Não sei se você viu meu email de ontem…

Mas Isabella adoeceu e eu tive uma alergia (provavelmente a formiga) e por isso o novo treinamento não vai sair hoje.

Era isso 🙂

Boa noite… e boa sorte–

Espere!

Acabamos de receber um aviso importante aqui no ponto.

Só um minuto enquanto confirmo com o diretor (que sou eu mesmo).

Sim, isso mesmo.

  • música do plantão da globo *

“Acabamos de receber a notícia de que Alex Hormozi, um dos marketeiros mais badalados do momento… assumiu que fez merda e… vai seguir o caminho do email?”

Que estranho, não?

Embora os livros dele sejam muito bons, eu não sou muito fã do cara.

Pelo menos, até aqui eu nunca soube de nada errado dele (e ele também não tentou se aproveitar da tragédia no sul pra se beneficiar de alguma forma).

O fato é que ele é um dos gurus mais badalados do momento no mundo digital.

Mas há alguns dias ele disse que depois de produzir mais de 35 mil peças de conteúdo em 3 anos, ele está fazendo mudanças.

Que mudanças foram essas?

1- Parar de falar sobre vários temas – o que, segundo ele, trouxe muitos seguidores e curtidas, mas não trouxe as pessoas certas pro negócio dele

2- Fazer apenas conteúdos mais longos, voltado exclusivamente pra empreendedores

3- E vai começar a enviar emails com frequência

Hummmmmmm

Por que você acha que ele tomou essa decisão?
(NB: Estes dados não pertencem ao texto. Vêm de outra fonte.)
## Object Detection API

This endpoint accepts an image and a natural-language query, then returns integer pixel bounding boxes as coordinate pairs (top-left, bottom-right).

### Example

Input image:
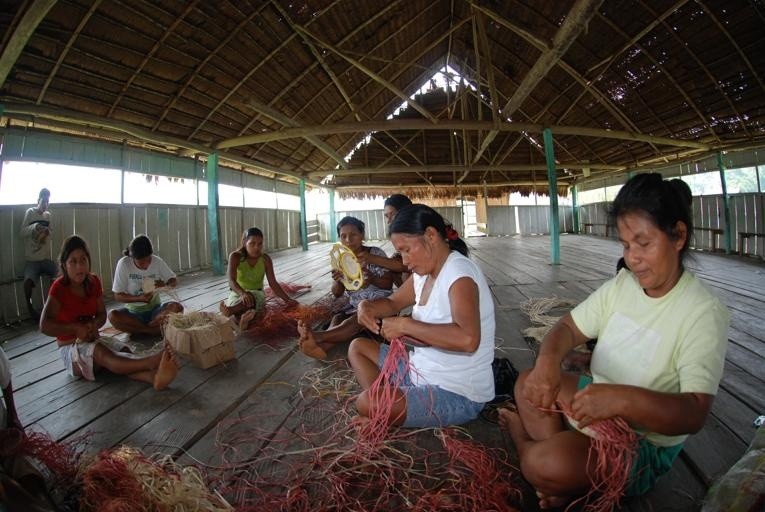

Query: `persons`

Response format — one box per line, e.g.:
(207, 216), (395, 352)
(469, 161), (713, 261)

(356, 194), (412, 288)
(496, 173), (730, 510)
(19, 234), (183, 392)
(348, 204), (496, 429)
(219, 227), (299, 331)
(19, 188), (60, 324)
(298, 216), (397, 362)
(0, 345), (57, 512)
Será que nosso amigo bateu com os halteres na cabeça e ficou louco??

Ou será que as coisas não estavam do jeito que queria, então ele olhou pra trás e percebeu que passou 3 anos trabalhando duro pra trazer as pessoas erradas – sendo que 50% do sucesso de todo e qualquer negócio depende de atrair as pessoas certas?

Será também que ele viu que altas visualizações e curtidas nem sempre se transformam em altas vendas?
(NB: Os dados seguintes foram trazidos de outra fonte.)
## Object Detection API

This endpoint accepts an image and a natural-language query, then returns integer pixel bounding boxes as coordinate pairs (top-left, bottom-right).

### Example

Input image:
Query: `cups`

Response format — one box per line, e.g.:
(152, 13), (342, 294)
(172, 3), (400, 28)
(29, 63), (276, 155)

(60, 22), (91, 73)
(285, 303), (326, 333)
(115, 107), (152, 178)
E será que ele sentiu que essa galera das redes fossiais e as próprias redes são mais “badalação” do que conversão – e por isso voltou pro email?

Não sei.

Só sei que ele tomou sábias decisões que vão impactar diretamente nos números dele.
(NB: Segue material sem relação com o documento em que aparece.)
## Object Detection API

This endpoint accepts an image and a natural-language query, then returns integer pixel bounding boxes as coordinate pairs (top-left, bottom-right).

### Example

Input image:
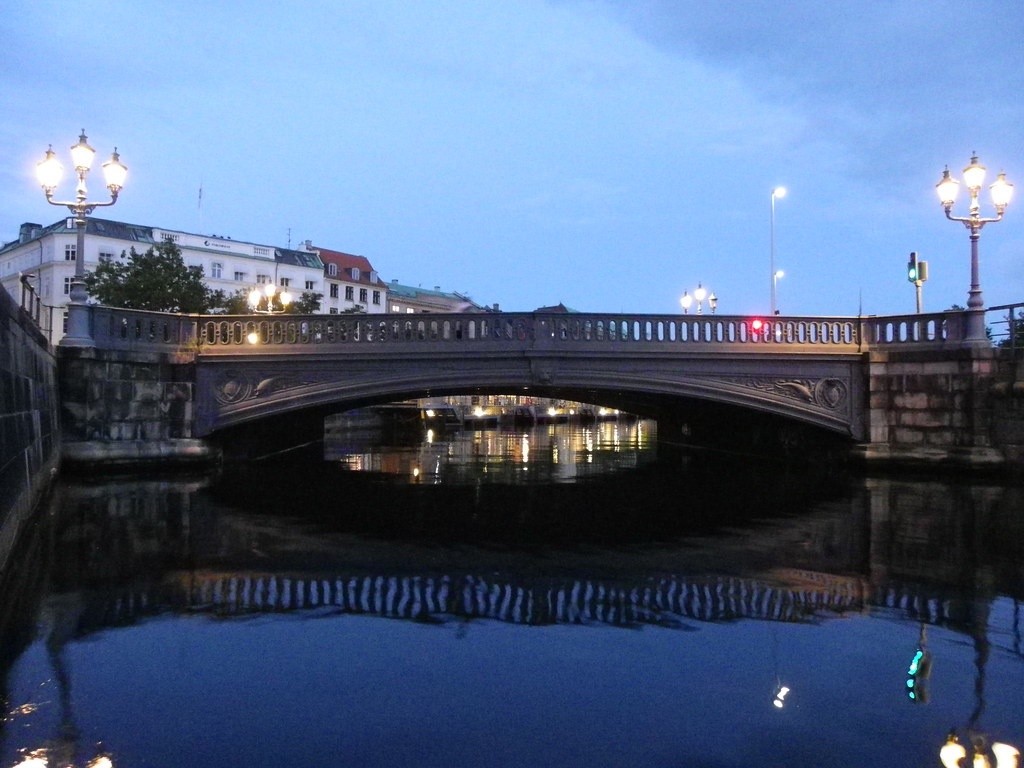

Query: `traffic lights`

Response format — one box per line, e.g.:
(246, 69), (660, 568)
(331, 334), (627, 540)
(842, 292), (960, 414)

(907, 252), (918, 282)
(904, 650), (929, 707)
Provavelmente ele vai falar sobre isso em breve.

E ele está escrevendo um novo livro, que acredito eu, vai ser ou envolver muito sobre email e comunicação/mensagem/copy.

Enfim.

A boa notícia é que você não precisa trabalhar duro por 3 anos produzindo conteúdo pra depois perceber que o caminho do email era a melhor opção desde o início.

Você pode pular toda essa parte de muito trabalho pra pouco retorno, e ir direto pro caminho oposto, de ter muito retorno com o simples trabalho de escrever alguns emails.

E isso pode ser feito tanto pro seu próprio negócio quanto para o de seus clientes (se você for copywriter).

Estou falando da rara e preciosa habilidade de fazer conversões por email – algo que vou ensinar nesse novo treinamento que sai essa semana (nem me olhe com essa cara, sai essa semana sim).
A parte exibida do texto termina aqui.